##### SUPPLIED MATERIAL

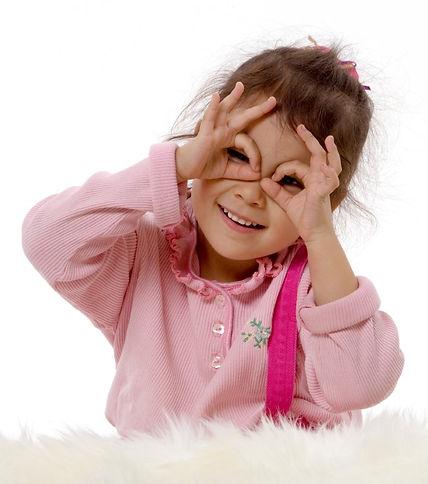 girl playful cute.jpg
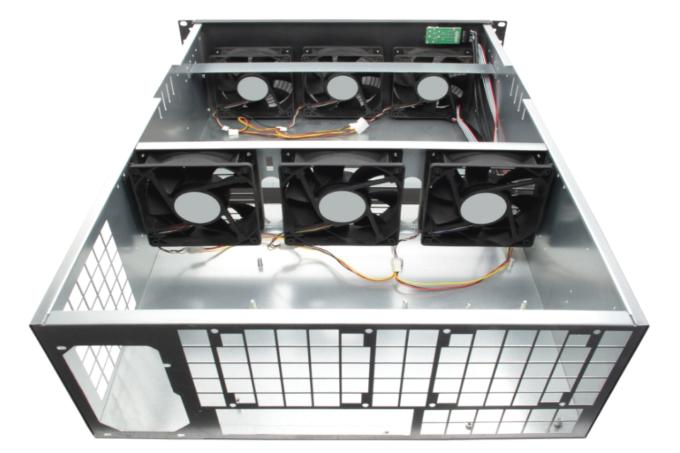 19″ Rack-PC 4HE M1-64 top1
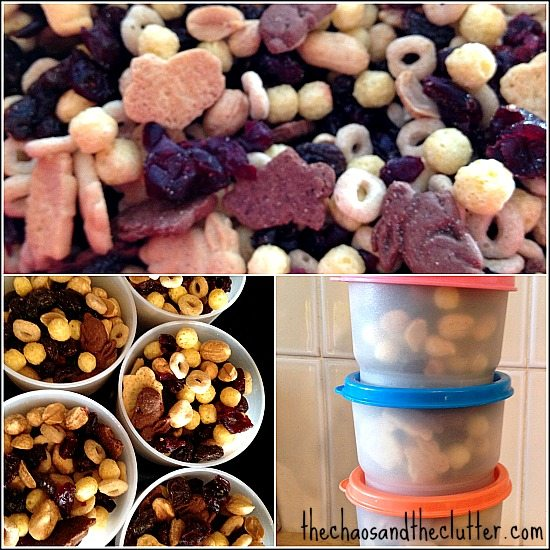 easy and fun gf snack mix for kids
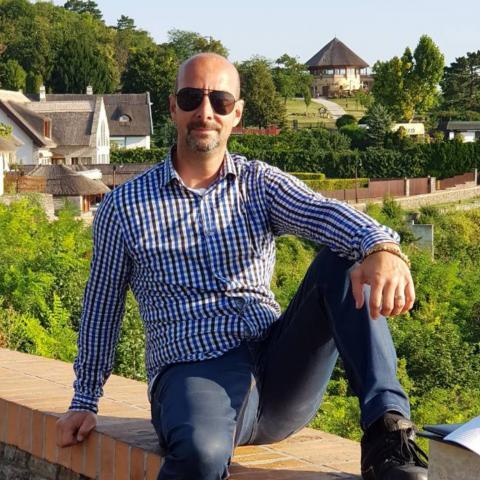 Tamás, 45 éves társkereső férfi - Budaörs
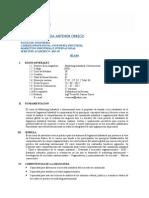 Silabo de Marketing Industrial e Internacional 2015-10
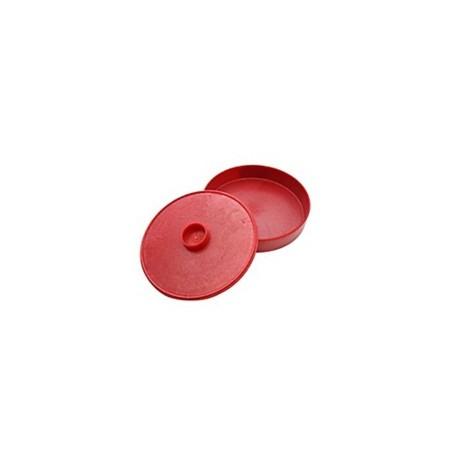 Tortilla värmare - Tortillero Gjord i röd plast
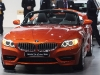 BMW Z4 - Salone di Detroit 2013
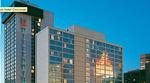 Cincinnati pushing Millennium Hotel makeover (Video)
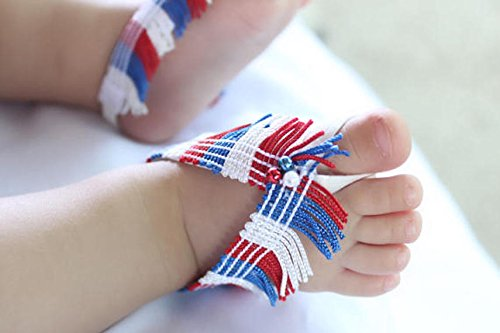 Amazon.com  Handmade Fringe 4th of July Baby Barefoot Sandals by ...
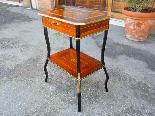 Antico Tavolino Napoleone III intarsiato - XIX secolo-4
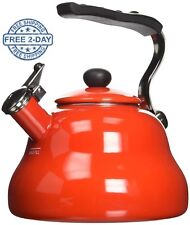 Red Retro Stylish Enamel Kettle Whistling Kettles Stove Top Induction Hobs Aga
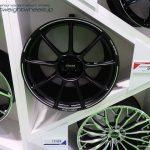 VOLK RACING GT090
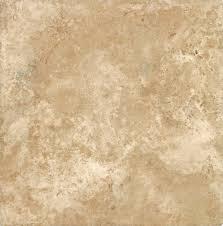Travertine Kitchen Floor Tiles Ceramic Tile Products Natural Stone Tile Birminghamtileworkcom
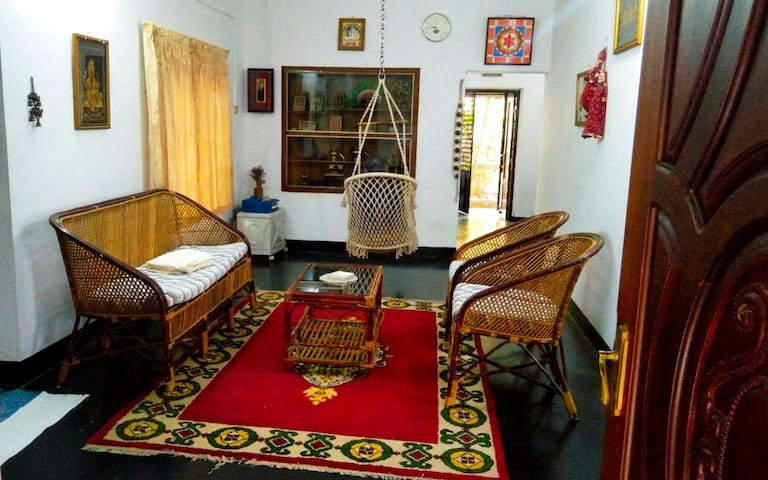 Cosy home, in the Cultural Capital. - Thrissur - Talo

##########

WHAT YOU WILL DO >> In your copy, omit the pictures and restate every line of the data word for word.

SOLUTION FOR THIS PROBLEM >>
 girl playful cute.jpg
 19″ Rack-PC 4HE M1-64 top1
 easy and fun gf snack mix for kids
 Tamás, 45 éves társkereső férfi - Budaörs
 Silabo de Marketing Industrial e Internacional 2015-10
 Tortilla värmare - Tortillero Gjord i röd plast
 BMW Z4 - Salone di Detroit 2013
 Cincinnati pushing Millennium Hotel makeover (Video)
 Amazon.com  Handmade Fringe 4th of July Baby Barefoot Sandals by ...
 Antico Tavolino Napoleone III intarsiato - XIX secolo-4
 Red Retro Stylish Enamel Kettle Whistling Kettles Stove Top Induction Hobs Aga
 VOLK RACING GT090
Travertine Kitchen Floor Tiles Ceramic Tile Products Natural Stone Tile Birminghamtileworkcom
 Cosy home, in the Cultural Capital. - Thrissur - Talo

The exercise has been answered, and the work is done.